20. Hukuk Dairesi Esas No: 2015/10637 Karar No: 2017/1067
Yargıtay 20. Hukuk Dairesi 2015/10637 Esas 2017/1067 Karar Sayılı İlamı
20. Hukuk Dairesi 2015/10637 E. , 2017/1067 K.
"İçtihat Metni"
MAHKEMESİ : Kadastro Mahkemesi
Taraflar arasındaki davanın yapılan duruşması sonunda kurulan hükmün Yargıtayca incelenmesi davacı vekili tarafından istenilmekle, süresinde olduğu anlaşılan temyiz dilekçesinin kabulüne karar verildikten sonra dosya incelendi, gereği düşünüldü:
K A R A R
3402 sayılı Kanunun yayım tarihi 09/07/1987 tarihinden önceki Mülga Kanunlara göre yapılan çalışmalar sırasında kadastro ve tapulama çalışmalarında hiç kimsenin zilyet ve tasarrufu altında bulunmadığından tapulama ve kadastroya tabi tutulmayarak tespit dışı kalan yerlerin 5831 sayılı Kanunla 3402 sayılı Kadastro Kanununa eklenen geçici 8. maddesine göre yapılan ek kadastro çalışmaları sırasında, ... köyü ... parsel sayılı 8167,59 m2 yüzölçümündeki taşınmaz, belgesizden, tarla niteliği ile ... adına tespit edilmiş, taşınmazın komisyonca resen yapılan incelemesi sonunda kadastro tutanaklarının edinme sütunundaki kullanıcı olarak belirtilen kişiler ile beyanlar hanesindeki belirtmenin iptaline ve vasfının kayalık hali arazi olarak düzeltilmesine karar verilmiştir.
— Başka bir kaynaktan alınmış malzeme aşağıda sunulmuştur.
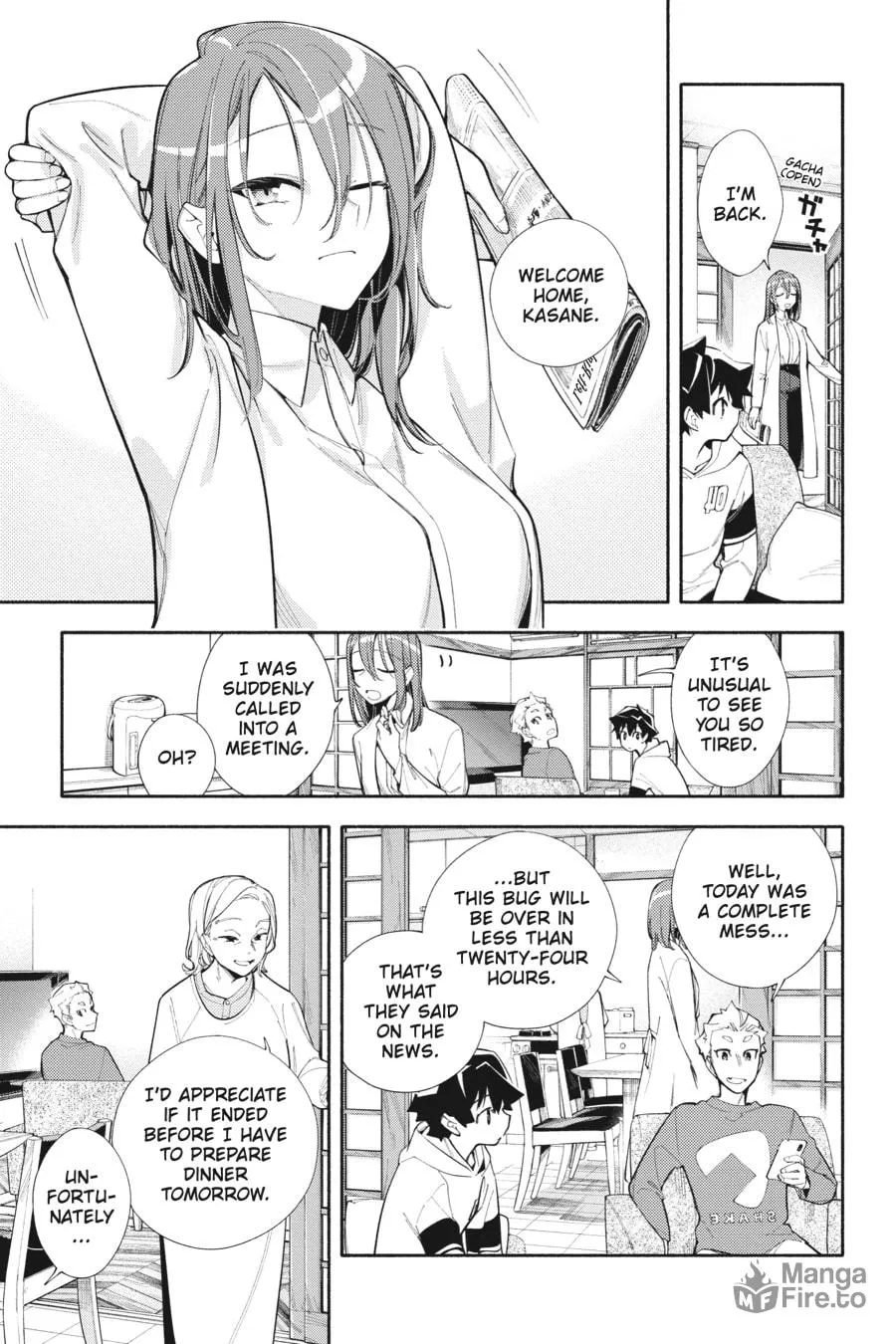Read God Bless the Mistaken chapter 4 image 4 on Lezhin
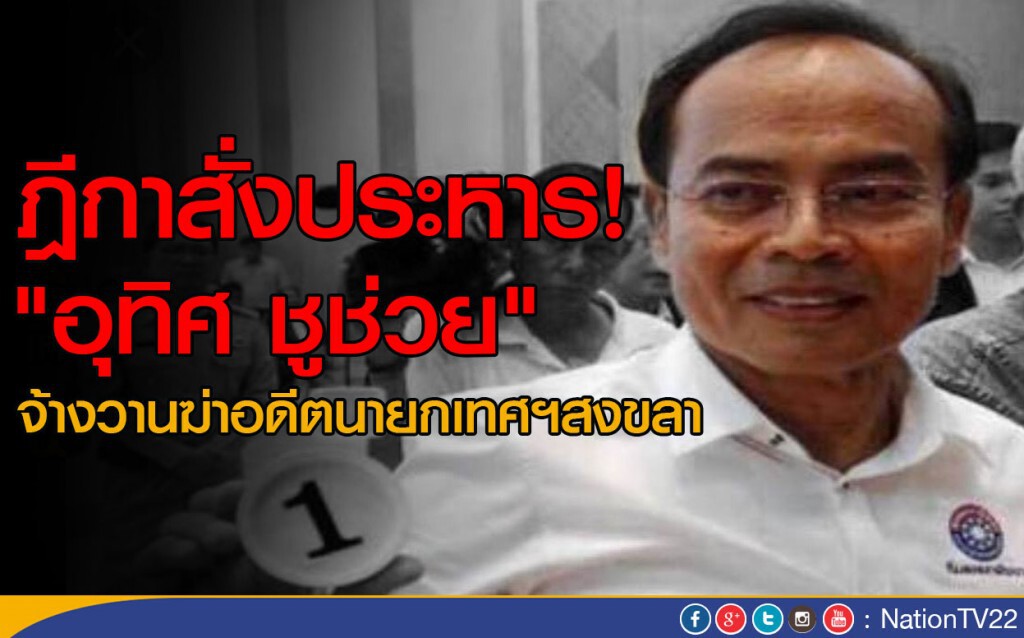ฎีกาสั่งประหาร "อุทิศ ชูช่วย"
จ้างวานฆ่าอดีตนายกเทศฯสงขลา ฎีกาสั่งประหาร "อุทิศ ชูช่วย"
จ้างวานฆ่าอดีตนายกเทศฯสงขลา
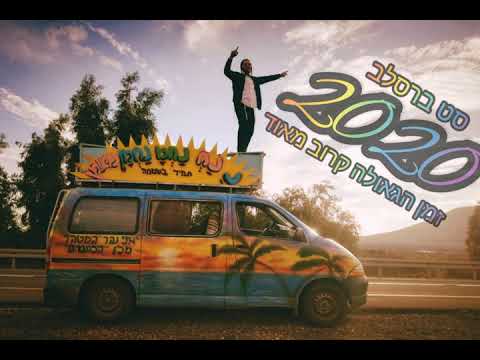 מיקס מחרוזת שירי ברסלב - 2020 -לאירועים-0583211108- רמיקסים חזקים מקפיצים במיוחד | MIX breslev songs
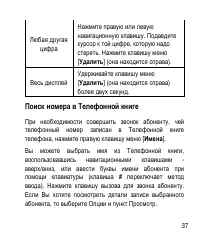 Страница 37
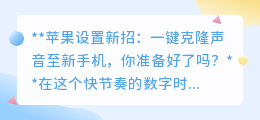 苹果新招:一键克隆声音至新手机,换机体验再升级!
Davacı vekili, taşınmazın müvekkilinin zilyetliğinde olduğu iddiasıyla dava açmıştır. Mahkemece, davanın reddine karar verilmiş; hüküm, davacı vekili tarafından temyiz edilmiştir. Dava, kadastro tespitine itiraza ilişkindir. Çekişmeli taşınmazın bulunduğu yerde 17/05/1990 tarihinde ilân edilerek kesinleşen orman kadastrosu ve 2/B uygulaması bulunmaktadır. İncelenen dosya kapsamına, kararın dayandığı gerekçeye, uzman orman bilirkişi tarafından eski tarihli hava fotoğrafı ve memleket haritasına dayalı olarak yöntemine uygun biçimde yapılan inceleme ve araştırmada çekişmeli taşınmazın orman sayılan yerlerden olduğu, eylemli olarak yürümeye izin vermeyecek yoğunluk ve sıklıkta akdeniz doğal bitki örtüsü maki çalılıkları, kayalıklar ve büyük blok kayalıklar olup kırmızı akdeniz orman toprağına sahip olduğu anlaşıldığına ve davacı taraf yararına 3402 sayılı Kanunun 14. maddesinde yazılı kazandırıcı zamanaşımı zilyetliği yoluyla mülk edinme koşullarının oluşmadığı belirlenerek yazılı biçimde hüküm kurulmasında bir isabetsizlik bulunmadığına göre, yerinde görülmeyen temyiz itirazlarının reddi ile usul ve Kanuna uygun olan hükmün ONANMASINA, aşağıda yazılı onama harcının temyiz edene yükletilmesine 13/02/2017 günü oy birliği ile karar verildi.